= HIE of One =

HIE of One is a free software project that develops tools for patients to manage their own health records. HIE stands for Health Information Exchange, an electronic network for sharing health information across different organizations, hospitals, providers, and patients. It is one of a growing number of tools for encrypted data exchange within the healthcare sector.

Journalist Doc Searls claims that a major structural problem with health care in the United States is that it is paid for by insurance companies and not patients, robbing patients of the power they would normally have as customers in a free market. Searls writes: “The best approach I have seen so far to this challenge is HIE of One, a project of two MDs, Adrian Gropper and Michael Chen.” He notes that HIE of One provides a patient-centered toolkit built around open source software and open data exchange standards. Prof. Phillip Windley, former Chief Information Officer of the State of Utah, noted the positive impact that HIE of One could have on privacy and consent.

A proposal for using HIE of One in conjunction with blockchain technology, was reviewed by the US Office of the National Coordinator (ONC), which awarded it for being innovative, viable, and significant.

The project rests on the premise that patients should authorize the sharing of their health data, instead of leaving these decisions up to hospitals and other healthcare providers who offer generic and opaque disclosure forms. The elements of sharing health data can be broken down into storage, authorization, and transmission. HIE of One has decentralization solutions for each of these elements and provides an open platform on which far more capabilities can be built, such as decision support, analytics, public health efforts, and coordinated health care.

————————

[Goal of the exercise]
Carry on the HIE of One text from its last sentence, keeping its plain encyclopedic tone. The records are not needed for anything here.

————————

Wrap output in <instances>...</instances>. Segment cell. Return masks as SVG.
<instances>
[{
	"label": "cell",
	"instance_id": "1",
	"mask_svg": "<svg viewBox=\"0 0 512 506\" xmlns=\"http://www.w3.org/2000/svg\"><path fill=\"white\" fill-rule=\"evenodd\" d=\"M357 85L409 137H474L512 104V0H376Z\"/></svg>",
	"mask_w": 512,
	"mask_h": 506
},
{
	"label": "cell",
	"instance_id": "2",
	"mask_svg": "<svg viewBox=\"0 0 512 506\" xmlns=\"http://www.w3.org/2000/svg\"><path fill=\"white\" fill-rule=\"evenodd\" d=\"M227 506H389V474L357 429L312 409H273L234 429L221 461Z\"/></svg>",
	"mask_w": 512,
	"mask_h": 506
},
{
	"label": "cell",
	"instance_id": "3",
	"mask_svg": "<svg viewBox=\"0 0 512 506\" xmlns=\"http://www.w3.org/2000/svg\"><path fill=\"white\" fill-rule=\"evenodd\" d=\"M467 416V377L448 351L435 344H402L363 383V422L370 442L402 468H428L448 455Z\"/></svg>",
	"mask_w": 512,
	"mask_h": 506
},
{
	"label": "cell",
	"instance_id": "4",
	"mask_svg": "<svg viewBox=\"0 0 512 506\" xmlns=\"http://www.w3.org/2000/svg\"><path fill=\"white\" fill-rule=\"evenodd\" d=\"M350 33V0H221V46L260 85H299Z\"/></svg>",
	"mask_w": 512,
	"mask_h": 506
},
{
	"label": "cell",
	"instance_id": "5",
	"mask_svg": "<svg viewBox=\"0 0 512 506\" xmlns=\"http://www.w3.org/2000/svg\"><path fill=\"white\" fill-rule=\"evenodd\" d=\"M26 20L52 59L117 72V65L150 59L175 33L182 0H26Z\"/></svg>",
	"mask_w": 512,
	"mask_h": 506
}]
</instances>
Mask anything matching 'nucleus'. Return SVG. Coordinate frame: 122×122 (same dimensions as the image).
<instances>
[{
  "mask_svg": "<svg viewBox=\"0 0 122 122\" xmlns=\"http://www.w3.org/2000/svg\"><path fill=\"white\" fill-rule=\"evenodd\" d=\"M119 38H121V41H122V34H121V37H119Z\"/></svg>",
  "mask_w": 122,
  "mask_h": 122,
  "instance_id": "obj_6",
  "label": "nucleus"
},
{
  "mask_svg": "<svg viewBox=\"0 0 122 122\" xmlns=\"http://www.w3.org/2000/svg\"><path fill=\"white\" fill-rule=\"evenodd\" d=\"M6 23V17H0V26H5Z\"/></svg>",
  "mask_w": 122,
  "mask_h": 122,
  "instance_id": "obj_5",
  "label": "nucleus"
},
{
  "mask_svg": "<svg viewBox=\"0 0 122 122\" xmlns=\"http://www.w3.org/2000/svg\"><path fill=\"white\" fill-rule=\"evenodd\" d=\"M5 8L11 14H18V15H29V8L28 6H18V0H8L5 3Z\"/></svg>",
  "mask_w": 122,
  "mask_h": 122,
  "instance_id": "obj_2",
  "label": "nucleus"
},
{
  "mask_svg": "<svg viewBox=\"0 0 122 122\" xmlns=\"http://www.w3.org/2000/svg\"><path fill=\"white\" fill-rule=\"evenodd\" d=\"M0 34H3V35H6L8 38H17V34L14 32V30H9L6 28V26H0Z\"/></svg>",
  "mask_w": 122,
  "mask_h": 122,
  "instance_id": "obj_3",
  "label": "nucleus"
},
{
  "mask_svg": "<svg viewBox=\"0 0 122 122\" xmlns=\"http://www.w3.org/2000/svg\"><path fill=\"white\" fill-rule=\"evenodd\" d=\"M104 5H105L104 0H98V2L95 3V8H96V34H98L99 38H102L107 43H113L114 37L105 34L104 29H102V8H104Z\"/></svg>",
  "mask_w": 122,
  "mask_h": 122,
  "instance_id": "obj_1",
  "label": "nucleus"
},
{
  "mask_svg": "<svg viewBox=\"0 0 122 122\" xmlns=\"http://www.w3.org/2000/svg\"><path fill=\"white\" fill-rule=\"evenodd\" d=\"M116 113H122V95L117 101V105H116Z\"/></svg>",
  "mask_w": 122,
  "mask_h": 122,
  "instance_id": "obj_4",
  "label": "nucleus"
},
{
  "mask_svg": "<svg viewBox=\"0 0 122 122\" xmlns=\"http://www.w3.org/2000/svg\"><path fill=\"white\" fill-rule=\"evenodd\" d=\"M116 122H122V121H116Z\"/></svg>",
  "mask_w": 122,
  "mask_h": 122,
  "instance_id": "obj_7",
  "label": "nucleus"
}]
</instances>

————————

[Task result]
==Background and name==
For most of their medical histories, doctors shared minimal information about patients. Before the computer age, a doctor might have a phone conversation with a specialist before sending over a patient or send a few pages of a Continuity of Care Document (CCD) to the next healthcare provider or nursing facility. Many important aspects of treatment were dropped along the way, leading to suboptimal outcomes and duplication of work.

The advent of electronic records theoretically enabled much better care coordination, and the field of health information exchange (HIE) grew up around electronic records. Data sharing currently revolves around large, expensive organizations called Health Information Exchanges and industry-led efforts such as CommonWell. However, such data exchanges have made slow progress, as found in a literature survey by the Agency for Healthcare Research and Quality. Studies cited by that survey found the HIEs hard to use. An official 2016 government study found uneven progress, with a few states succeeding and many lagging.

HIE of One, in contrast, dispenses with these middlemen by allowing each patient to direct the data flow using an automated policy-driven authorization server. Data sharing is carried out through protocols run by the patient and the people to whom she wishes to grant access (doctors, clinical researchers, family members, etc.).

OpenID HEART project developed the protocols forming the basis of HIE of One. HEART grew out of a pair of meetings at the MIT Media Lab in 2014 designed to charter work on adding a healthcare-specific authorization layer to a RESTful API. Once the scope and charter were defined, the workgroup began under the rules of the OpenID Foundation, with industry and government representatives as co-chairs.

==Storage==
HIE of One's success relies on moving patient data sharing from doctors' offices to patient authorization servers. Most patients use cloud computing for robust data backup and security. However, authorization servers can also be on a stand-alone computer or dedicated appliance at the patient's home, such as a FreedomBox.

==Authorization==
Patient control over access to her own data is the central goal of HIE of One, so authorization is the key feature. HIE of One employs standard technologies, including the OpenID OAuth and OpenID Connect standards, and User-Managed Access (UMA) from the Kantara Initiative.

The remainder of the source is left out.